2008 Board of Trustees Legislative Agenda
OGS Centralized Contracts
Auxiliary services corporations serve essential interests of the State University by providing both commodities and services to the campus communities. Campus food services and book stores are provided by or through auxiliary services corporations on most campuses. In many instances the auxiliary services corporations purchase goods or services from private vendors. On occasion these may already be available through an existing State Office of General Services (OGS) centralized contract, at more favorable terms. However, the auxiliary services corporations are not among those authorized to purchase goods or services under these centralized contracts. As a result, they must go through a time-consuming bidding process to purchase goods or services already available at competitive pricing and terms through OGS. Likewise, campus-related foundations and other SUNY-related non-profit corporations could benefit by participating in centralized contracts of the Office of General Services.
Justification: Authority to purchase services through OGS centralized contracts has been extended to public authorities and public benefit corporations. SUNY’s auxiliary service corporations serve the State University campuses as an agent of the state. Extending the OGS centralized contracts will greatly assist the campuses.

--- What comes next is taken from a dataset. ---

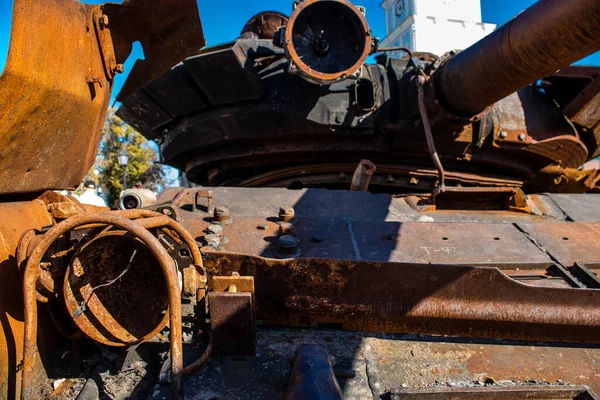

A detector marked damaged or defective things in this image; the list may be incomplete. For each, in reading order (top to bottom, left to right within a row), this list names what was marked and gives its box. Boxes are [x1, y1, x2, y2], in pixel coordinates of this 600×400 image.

Fiscal Impact: There is no direct fiscal impact to the state; however, SUNY’s related not-for-profit organizations may generate fiscal efficiencies due to their ability to purchase goods and commodities from state contract. It could result in lower costs for students at the retail outlets run by these organizations, as well as additional financial support back to campuses from these not-for-profit organizations.
Criminal History Background
Education Law authorizes the local Board of Trustees of each community college to appoint security officers for the community college and to designate one or more security officers as peace officers. Executive Law authorizes “qualified agencies” to access criminal history record information (CHRI) maintained by the State of New York Division of Criminal Justice Services. (DCJS) This bill will include community colleges as qualified agencies for the purposes of accessing criminal history records.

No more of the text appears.